My client’s business had spent several months putting together a large sales proposal for a prospect, which we will call Acme.  

Their expectations were high, everything had seemed to be going well. 

And then the end client turned down the proposal. 

Hence: failure. 

The actual story

But let’s look at what actually happened. 

  • Acme could have called anybody, any other business that offers what my client offers. And they chose my client. That’s a success. 
  • Acme had a particular need that would require some customization, and my client was able to adapt their services to meet that need, without compromising the cost or quality. That’s a success. 
  • My client provided a use case and proposal that his Acme contact could present to his colleagues to show Acme in a good light. That’s a success. 
  • Everybody at Acme saw the benefit of using my client’s company and was impressed with the experience they had over those few months.

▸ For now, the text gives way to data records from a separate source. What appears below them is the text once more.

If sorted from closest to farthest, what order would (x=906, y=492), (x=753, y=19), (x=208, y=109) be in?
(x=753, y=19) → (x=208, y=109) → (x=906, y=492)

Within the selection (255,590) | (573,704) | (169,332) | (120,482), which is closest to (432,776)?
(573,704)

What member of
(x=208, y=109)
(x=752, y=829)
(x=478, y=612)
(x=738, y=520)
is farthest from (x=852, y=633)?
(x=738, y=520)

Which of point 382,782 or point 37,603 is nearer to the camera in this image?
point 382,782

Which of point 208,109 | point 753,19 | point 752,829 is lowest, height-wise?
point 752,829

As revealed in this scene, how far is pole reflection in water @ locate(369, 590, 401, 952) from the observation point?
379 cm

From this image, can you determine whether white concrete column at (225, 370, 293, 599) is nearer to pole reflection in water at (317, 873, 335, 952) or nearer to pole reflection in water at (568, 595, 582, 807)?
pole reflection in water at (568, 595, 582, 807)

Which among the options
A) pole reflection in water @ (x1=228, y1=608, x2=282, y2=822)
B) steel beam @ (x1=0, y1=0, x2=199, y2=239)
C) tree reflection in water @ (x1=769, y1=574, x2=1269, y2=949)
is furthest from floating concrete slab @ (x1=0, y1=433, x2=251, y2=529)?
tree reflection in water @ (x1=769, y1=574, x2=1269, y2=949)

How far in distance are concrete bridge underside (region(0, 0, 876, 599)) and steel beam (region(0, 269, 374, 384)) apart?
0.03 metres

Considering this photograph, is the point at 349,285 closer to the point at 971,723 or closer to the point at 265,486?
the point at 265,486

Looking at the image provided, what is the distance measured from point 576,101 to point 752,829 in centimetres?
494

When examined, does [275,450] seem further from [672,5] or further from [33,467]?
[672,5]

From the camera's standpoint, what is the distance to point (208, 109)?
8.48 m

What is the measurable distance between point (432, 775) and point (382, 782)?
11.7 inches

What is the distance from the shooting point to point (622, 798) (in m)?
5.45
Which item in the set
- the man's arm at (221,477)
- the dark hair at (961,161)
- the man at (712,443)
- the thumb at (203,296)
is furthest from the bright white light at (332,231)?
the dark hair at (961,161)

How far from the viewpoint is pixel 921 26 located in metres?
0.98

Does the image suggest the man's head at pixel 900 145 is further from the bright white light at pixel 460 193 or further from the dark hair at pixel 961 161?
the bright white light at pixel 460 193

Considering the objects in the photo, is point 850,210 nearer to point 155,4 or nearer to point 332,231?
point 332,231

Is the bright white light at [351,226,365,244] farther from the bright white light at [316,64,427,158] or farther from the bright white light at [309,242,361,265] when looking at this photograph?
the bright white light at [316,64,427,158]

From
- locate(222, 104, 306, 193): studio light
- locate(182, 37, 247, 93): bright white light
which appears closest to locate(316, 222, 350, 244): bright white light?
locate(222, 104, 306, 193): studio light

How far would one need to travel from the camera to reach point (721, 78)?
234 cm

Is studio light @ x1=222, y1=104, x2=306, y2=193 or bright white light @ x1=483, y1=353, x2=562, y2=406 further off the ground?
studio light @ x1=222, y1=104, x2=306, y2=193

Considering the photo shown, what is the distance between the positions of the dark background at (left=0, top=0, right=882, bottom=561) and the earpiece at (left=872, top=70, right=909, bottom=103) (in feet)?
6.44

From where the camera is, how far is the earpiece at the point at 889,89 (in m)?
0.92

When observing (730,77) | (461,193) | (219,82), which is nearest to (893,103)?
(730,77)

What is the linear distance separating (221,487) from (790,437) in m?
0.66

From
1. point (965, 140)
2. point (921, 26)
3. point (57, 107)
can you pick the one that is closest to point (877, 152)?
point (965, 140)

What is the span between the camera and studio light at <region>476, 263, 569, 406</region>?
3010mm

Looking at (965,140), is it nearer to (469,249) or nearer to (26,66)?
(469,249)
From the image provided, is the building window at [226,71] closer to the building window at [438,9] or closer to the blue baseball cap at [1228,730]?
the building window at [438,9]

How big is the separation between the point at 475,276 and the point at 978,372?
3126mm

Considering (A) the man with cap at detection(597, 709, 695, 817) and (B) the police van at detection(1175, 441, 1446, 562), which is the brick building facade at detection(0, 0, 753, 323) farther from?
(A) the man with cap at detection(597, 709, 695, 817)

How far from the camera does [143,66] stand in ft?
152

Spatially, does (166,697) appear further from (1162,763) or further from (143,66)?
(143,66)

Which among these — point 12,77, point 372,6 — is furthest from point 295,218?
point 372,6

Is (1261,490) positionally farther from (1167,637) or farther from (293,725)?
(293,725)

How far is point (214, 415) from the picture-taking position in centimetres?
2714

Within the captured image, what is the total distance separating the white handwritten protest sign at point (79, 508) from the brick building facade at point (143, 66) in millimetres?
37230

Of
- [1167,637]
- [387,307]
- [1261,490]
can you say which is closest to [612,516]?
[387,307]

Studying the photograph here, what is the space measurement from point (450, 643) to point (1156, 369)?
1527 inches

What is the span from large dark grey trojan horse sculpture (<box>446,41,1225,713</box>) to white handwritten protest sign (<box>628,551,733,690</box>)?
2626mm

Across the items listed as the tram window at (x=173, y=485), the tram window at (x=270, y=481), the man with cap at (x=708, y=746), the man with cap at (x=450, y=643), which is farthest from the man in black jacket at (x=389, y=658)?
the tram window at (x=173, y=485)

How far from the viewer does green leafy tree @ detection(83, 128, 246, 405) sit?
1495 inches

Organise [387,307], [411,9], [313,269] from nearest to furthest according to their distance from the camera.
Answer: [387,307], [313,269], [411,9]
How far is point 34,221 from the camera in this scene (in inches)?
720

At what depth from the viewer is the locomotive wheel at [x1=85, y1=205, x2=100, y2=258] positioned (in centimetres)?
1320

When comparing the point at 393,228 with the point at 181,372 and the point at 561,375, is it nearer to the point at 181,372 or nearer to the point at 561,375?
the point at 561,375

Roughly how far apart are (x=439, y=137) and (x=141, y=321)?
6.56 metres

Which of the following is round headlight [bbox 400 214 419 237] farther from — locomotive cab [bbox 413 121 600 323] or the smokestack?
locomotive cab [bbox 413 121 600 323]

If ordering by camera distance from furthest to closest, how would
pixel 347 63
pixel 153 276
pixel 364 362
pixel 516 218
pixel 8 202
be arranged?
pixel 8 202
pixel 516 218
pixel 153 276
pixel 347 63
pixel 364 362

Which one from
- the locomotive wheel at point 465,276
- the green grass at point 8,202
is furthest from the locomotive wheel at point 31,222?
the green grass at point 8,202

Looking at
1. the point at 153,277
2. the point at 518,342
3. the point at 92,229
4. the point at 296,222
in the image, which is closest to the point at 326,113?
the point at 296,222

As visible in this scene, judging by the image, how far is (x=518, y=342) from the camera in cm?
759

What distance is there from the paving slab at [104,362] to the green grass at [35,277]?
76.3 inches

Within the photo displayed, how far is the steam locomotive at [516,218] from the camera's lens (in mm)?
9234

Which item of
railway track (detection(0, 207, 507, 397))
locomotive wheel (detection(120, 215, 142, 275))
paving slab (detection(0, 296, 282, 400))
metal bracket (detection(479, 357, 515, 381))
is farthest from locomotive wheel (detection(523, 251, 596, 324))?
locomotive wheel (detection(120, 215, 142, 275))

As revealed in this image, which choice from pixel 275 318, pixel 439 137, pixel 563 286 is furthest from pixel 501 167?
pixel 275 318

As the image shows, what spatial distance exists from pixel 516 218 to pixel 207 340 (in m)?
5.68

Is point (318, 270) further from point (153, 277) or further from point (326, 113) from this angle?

That’s a success. 

So what happened? 

A spending freeze, due to uncertainty around COVID aftermath and concerns about supply chains. 

Nothing whatsoever to do with my client or with the project in hand. It was simply a company-wide policy that everybody had to follow, like it or not. 

The success event

It’s true: the deal did not go through. 

If that is my client’s only measurement of success, then perhaps they could deem it a failure. 

But they would have learned nothing from the experience. And they would be ignoring a lot of successful work. 

My client was successful all the way through, and even if they had lost the project due to price or scope, the other elements in the process would still have been a success. 

It’s just work

The truth is that we win some, and we lose some. Sometimes because of something we did, and sometimes because of something outside of our control. 

Neither scenario is all success or all failure. 

Both scenarios can teach us something to improve next time. 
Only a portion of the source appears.